— START OF SOURCE EXCERPT —

Mark Scheifele’s A Pretty Good Player

Published last year in Winnipeg Jets - 0 Comments

Published May 29, 2016

Mark Scheifele has become the poster boy of the Winnipeg Jets 2.0 and their draft and develop model … and I just can’t help feeling good about it.

As you’ll no doubt recall, Scheifele was the very first pick by the Winnipeg Jets after True North Sports and Entertainment purchased and relocated the Atlanta Thrashers back in 2011.

The Jets had the 7th pick overall and when general manager Kevin Cheveldayoff announced that the Winnipeg Jets were proud to select Mark Scheifele, my initial reaction was how great it was that Jets will be our team’s name and how terrific that they’ll be led by … Who the f*$% is Mark Scheifele???

Leading up to that moment, all I heard about for weeks were names like Sean Couturier, Ryan Strome (who went at number 5), Mika Zibanejad (who went at number 6), Dougie Hamilton or Ryan Murphy.

Couturier had conveniently dropped into the Jets lap so it should have been automatic that they’d take him as their future franchise centre, but NOOOO.

Mark Scheifele - image by Lisa Gansky from New York, NY, USA - IMG_6232, CC BY-SA 2.0,

Mark Scheifele in October, 2014
Photo by Lisa Gansky from New York, NY, USA – IMG_6232, CC BY-SA 2.0,

In retrospect, Scheifele wasn’t as far off the board a pick as I felt he was at the time, as you can see by reviewing TSN hockey guru Bob McKenzie’s 2011 draft prospects ranking. He actually listed Scheifele at number 12.

But I still hadn’t heard of him, nor could I figure out how to pronounce his last name.

Yet he began to endear himself to fans in his very first training camp, being named the first star in his very first exhibition game. He showed glimpses that suggested this Scheifele kid might have some game and people wanted to see him play.

He ended up scoring his first official pro goal and appeared in 7 games in the 2011-12 season before being returned to junior where he had a solid season with the Barrie Colts and also played for Canada at the world junior championships. Being sent back to junior after he was drafted seemed like a reasonable decision at the time and Scheifele and his development looked to be on track.

— END OF SOURCE EXCERPT —
— START OF ENTRIES SHOWN —

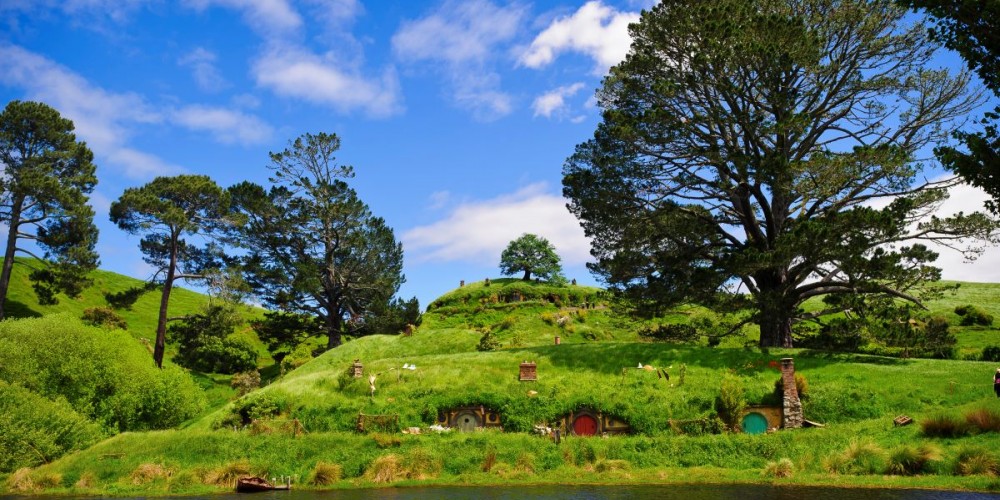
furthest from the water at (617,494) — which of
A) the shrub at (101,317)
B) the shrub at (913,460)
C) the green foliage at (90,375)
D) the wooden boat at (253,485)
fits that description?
the shrub at (101,317)

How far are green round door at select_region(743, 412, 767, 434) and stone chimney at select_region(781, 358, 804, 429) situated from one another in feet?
2.84

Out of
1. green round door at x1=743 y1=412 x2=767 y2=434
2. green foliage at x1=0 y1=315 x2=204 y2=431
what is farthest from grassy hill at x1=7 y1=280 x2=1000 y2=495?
green foliage at x1=0 y1=315 x2=204 y2=431

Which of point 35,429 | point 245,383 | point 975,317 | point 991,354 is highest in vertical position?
point 975,317

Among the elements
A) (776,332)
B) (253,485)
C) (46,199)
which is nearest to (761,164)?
(776,332)

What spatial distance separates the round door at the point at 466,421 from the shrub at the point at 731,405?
11.8 meters

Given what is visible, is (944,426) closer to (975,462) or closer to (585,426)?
(975,462)

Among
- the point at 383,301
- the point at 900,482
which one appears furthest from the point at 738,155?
the point at 383,301

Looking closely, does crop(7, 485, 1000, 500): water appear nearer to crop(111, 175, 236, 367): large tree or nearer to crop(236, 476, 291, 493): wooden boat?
crop(236, 476, 291, 493): wooden boat

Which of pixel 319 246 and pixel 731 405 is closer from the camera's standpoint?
pixel 731 405

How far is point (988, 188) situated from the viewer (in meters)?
20.8

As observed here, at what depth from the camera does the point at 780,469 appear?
83.0 feet

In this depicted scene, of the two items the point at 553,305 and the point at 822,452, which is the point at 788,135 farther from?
the point at 553,305

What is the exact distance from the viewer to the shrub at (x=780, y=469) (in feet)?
82.6

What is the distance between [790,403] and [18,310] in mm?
62202
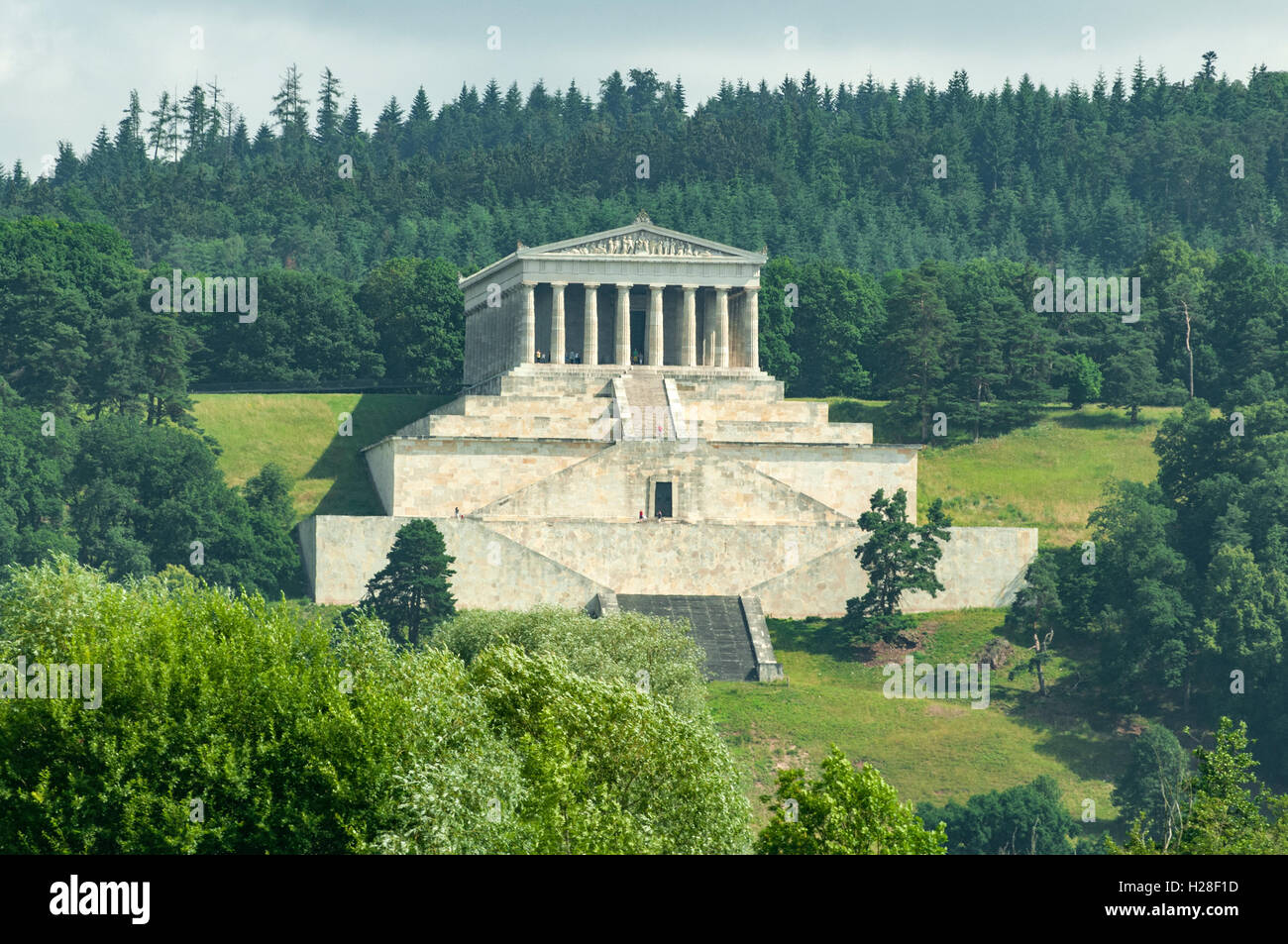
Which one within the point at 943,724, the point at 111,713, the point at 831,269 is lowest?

— END OF ENTRIES SHOWN —

### [PROBLEM TO WORK ON]
Can you write what follows in the Mark Scheifele post, picking up right after its final sentence? The rows are separate material and have no connection to the Mark Scheifele post.

### [ANSWER TO THIS EXERCISE]
The next season was the NHL lockout year and after playing a key role for Canada in the 2013 world junior championships, Mark Scheifele only played in 4 games with the Jets before being sent back to junior yet again. At this point, the doubts started to creep in … what’s wrong with Mark Scheifele? Why can’t he stick with the big club? Geez, he’s 19 for crying out loud.

Scheifele ended up having a tremendous junior season as a 19 year old, culminating with a spectacular playoff performance where he scored 15 goals and 26 assists in 21 playoff games leading Barrie all the way to the OHL final.

By this time I recall feeling quite hyped about his potential and was looking forward to seeing Mark Scheifele finally become a regular with the Jets.

During his first full-time pro season, Scheifele started fairly slowly and he fell down a lot. However, he also kept improving and the one thing that was already abundantly clear was that he has a world class work ethic.

One of the first hints I recall that Scheifele might actually turn into something truly special was listening to new head coach Paul Maurice’s comments following a win over the Carolina Hurricanes.

“A dirty little Winnipeg secret is that Scheifele’s a pretty good player.”
Paul Maurice
Post game scrum, Feb 4, 2014
Audio Link courtesy of


In that scrum, Maurice went on to say, “I’ve got no problem putting Mark Scheifele out on the ice against anyone”.

Scheifele was maturing into a genuine top-six forward and he seemed to be gaining confidence with each game. Then, disaster struck in a game against the New York Islanders with Scheifele suffering a knee injury that cut his regular season short and ended the Jets playoff hopes.


However, Scheifele recovered from his knee injury quickly and was surprisingly (at least to me) named to team Canada for the 2014 world hockey championships. In what would prove to be an ongoing pattern for his development, as the tournament progressed Scheifele’s game improved and he began to move up the lineup.

2014-15 was Scheifele’s second full season and he played in all 82 games. He recorded a decent season with 15 goals and 49 points, but was manhandled in the playoffs against the Anaheim Ducks … and he was still falling down too much. By this point I found myself questioning whether Mark Scheifele would really be able to develop into a bonafide number one center, but he was still teasing me with glimpses suggesting a much higher ceiling and there was clear progress in his game.

So I held out hope.

Scheifele emerged ready for the 2015-16 season looking faster, bigger and stronger. He looked more confident in the face off circle and wasn’t falling down so much. He even began to incorporate a physical presence into his game and started to assert himself and mix it up as if he suddenly realized he was 6′ 3″ and bigger than most of the other guys on the ice. There were even some flashes of meanness that made me smile — the kid has a bit of an attitude.

Maybe Mark Scheifele can be a number one center after all.

Back in January, hall of famer Adam Oates spoke glowingly about Scheifele, who he has been working with as a skills consultant. On the local TSN Rona Round Table radio show with Rick Ralph, Oates insisted that Scheifele will be a big star.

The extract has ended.